## Yönergeler
A – Enflasyon rakamlarıyla ilgili metne göre aşağıdakileri yanıtlayın:
(i) TÜİK'e ait resmi enflasyon rakamı yüzde kaçtır?
(ii) ENAG kimlerden oluşmaktadır?
(iii) ENAG'a göre Türkiye'de haziranda yıllık enflasyon yüzde kaçtır?
B – Enflasyon rakamlarıyla ilgili metinde yazar, iki rakam arasındaki uyuşmazlığı dile getirmesinin amacını nasıl açıklıyor? Bir ila üç cümleyle yazın.
C – Enflasyon rakamlarıyla ilgili metni, son cümlesinden sonrasını yazarak sürdürün.

## Seçilmiş Metin Parçası
┄┄┄┄┄┄
Enflasyon konusunda iki tane rakam var. Biri ‘resmen’. Bu rakam yüzde 78,62. Rakam, işi ülkenin ihtiyaç duyduğu alanlarda, veri ve bilgilerin, derlenmesini, gerekli istatistiklerin üretilmesini, yayımlanmasını ve dağıtımını yapmak olan Türkiye İstatistik Kurumu'na (TÜİK) ait. Bir de Enflasyon Araştırma Grubu (ENAG) var. Bağımsız akademisyenler ve eski bürokratlardan oluşan ENAG Harvard ve MIT (Massachusetts Institute of Technology) ve Dünyada bazı merkez bankaları tarafından uygulanan bir yöntemle enflasyon hesaplıyor. Kimlerin çalıştığı, nasıl çalıştığı bilinen aleni bir kurum. Türkiye’de haziranda yıllık enflasyon ENAG'a göre yüzde 175,55. Yani, Türkiye’de bir aleni bir de resmi enflasyon var. Aleni ve resmi rakamlar “alenen ve resmen” çelişkili. Öyle böyle değil. %78 nerede %175 nerede. Olur böyle vakalar demeyin. Olmaz! Nasıl Yap İşlet Devret modeliyle!? yapılan köprüler, yollar falan için verilen garanti geçiş rakamlarıyla gerçek rakamların inanılmaz uyuşmazlığı kabul edilebilir değilse bu uyuşmazlık da kabul edilebilir değildir. Bunu söylemem de maksat muhalefet yapmak değil. Onu yapan bir sürü iktisatçı ve siyasi var. Söylenmesi gereken şeyleri söylüyorlar. Ben işin işletmecilik tarafındayım. Enflasyon ortamında işletme yöneticiliği yapmak zorunda kalan işletmecilerin halini düşünüyorum da derdim o.
┄┄┄┄┄┄
Uzamsal akıl yürütme soru verisi

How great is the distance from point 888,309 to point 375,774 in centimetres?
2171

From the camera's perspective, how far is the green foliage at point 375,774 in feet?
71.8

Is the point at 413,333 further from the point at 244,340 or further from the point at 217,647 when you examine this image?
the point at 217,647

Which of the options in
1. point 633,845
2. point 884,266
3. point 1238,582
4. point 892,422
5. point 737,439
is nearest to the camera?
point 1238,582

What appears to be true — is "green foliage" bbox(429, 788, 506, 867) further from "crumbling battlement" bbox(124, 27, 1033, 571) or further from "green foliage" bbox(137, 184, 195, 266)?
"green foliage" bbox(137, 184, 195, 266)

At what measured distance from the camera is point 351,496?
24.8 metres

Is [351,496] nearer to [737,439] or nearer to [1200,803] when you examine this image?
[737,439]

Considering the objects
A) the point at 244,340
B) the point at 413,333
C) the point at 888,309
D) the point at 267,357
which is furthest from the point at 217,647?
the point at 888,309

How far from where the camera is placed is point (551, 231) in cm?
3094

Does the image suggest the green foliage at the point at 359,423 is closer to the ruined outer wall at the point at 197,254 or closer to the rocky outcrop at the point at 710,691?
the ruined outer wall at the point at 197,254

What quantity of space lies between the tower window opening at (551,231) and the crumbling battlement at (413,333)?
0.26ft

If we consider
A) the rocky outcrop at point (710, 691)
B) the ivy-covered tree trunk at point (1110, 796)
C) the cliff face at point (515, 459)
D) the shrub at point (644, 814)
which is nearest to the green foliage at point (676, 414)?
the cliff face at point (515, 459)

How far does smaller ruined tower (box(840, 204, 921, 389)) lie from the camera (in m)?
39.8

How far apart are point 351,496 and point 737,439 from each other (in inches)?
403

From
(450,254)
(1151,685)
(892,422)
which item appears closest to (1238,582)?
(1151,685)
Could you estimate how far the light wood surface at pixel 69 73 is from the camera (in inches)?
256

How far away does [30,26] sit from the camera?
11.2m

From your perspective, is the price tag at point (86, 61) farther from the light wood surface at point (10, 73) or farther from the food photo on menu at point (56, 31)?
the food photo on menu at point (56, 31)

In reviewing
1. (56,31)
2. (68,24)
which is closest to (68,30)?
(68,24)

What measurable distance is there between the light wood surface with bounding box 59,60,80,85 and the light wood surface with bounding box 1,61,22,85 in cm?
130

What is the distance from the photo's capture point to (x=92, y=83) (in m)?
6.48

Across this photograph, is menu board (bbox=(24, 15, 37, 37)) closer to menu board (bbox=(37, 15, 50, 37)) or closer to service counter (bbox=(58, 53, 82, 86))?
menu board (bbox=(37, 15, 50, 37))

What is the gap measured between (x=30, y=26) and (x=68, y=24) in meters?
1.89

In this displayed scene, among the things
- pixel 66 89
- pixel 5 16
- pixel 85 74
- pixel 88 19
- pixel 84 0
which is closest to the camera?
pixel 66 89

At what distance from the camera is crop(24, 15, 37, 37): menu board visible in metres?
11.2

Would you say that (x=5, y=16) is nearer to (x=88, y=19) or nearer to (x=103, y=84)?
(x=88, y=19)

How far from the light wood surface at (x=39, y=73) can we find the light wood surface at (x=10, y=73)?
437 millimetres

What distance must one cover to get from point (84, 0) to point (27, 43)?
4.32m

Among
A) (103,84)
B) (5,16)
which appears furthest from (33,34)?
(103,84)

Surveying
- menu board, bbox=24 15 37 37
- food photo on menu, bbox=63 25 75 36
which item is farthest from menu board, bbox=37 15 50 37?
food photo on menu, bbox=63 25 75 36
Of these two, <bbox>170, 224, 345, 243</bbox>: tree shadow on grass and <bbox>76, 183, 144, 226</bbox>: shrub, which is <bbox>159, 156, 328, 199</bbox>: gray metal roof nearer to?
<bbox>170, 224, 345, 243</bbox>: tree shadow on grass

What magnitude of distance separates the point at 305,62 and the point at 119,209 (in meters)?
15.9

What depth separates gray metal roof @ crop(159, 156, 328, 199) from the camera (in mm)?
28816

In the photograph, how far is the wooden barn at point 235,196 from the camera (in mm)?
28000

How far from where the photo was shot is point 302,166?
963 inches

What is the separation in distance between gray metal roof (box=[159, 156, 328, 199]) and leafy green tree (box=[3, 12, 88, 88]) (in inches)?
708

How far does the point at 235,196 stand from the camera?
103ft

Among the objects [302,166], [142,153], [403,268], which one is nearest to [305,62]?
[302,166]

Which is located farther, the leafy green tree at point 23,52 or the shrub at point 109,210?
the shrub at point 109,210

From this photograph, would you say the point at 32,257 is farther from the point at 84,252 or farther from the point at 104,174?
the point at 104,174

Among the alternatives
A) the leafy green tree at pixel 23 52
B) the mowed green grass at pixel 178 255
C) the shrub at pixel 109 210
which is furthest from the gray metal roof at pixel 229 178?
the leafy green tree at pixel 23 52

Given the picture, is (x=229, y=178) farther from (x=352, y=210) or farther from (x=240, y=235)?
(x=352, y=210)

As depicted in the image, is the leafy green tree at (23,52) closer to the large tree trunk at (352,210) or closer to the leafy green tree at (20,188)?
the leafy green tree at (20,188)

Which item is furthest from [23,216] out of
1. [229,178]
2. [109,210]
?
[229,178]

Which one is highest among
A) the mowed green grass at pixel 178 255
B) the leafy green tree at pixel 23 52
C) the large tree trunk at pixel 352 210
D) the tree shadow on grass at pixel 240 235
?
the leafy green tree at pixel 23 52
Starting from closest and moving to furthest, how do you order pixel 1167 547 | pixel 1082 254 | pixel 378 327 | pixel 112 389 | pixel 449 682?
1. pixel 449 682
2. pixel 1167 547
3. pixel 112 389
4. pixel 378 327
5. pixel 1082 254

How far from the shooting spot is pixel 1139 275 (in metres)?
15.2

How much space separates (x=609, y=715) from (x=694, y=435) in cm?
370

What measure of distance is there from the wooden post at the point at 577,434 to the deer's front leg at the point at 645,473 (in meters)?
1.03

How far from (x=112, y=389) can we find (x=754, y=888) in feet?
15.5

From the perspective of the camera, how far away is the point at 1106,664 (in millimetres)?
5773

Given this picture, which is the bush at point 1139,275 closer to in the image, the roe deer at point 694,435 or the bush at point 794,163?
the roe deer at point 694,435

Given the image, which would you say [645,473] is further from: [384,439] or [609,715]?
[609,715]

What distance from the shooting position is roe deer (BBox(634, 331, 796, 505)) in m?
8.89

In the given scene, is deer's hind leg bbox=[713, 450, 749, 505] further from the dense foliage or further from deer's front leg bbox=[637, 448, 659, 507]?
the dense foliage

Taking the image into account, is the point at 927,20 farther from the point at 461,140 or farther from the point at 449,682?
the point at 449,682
┄┄┄┄┄┄
## Görev Yanıtları
A –
(i) Yüzde 78,62.
(ii) Bağımsız akademisyenler ve eski bürokratlardan.
(iii) Yüzde 175,55.

B – Yazar, amacının muhalefet yapmak olmadığını söylüyor, çünkü bunu yapan pek çok iktisatçı ve siyasetçi zaten var. Kendisi işin işletmecilik tarafında duruyor. Derdi, enflasyon ortamında yöneticilik yapmak zorunda kalan işletmecilerin durumu.

C –
Enflasyonun işletmeler üzerindeki etkisi, ne yediğine dikkat etmeyen işin ucunu kaçırıp yat kalk ballı börek rejimine girenlerin başına gelen gibidir. Önce ve kısa sürede görünüm bozulur. Yaşa ve cinsiyete göre vücudun bazı bölgeleri büyür ve sarkar. Buna bağlı olarak kişinin hareket kabiliyeti azalır ve çevikliği düşer. Kişi hantallaşır. Ballı börek rejiminin devamı halinde organizmanın temel çalışması hasar görmeye başlar. Yani, görünümüne ilaveten içi de bozulur. Dolaşım sistemi, solunum sistemi, sinir sistemi, kas-iskelet sistemi falan şu veya bu şekilde çarpılır. Kolay kolay da düzelmez.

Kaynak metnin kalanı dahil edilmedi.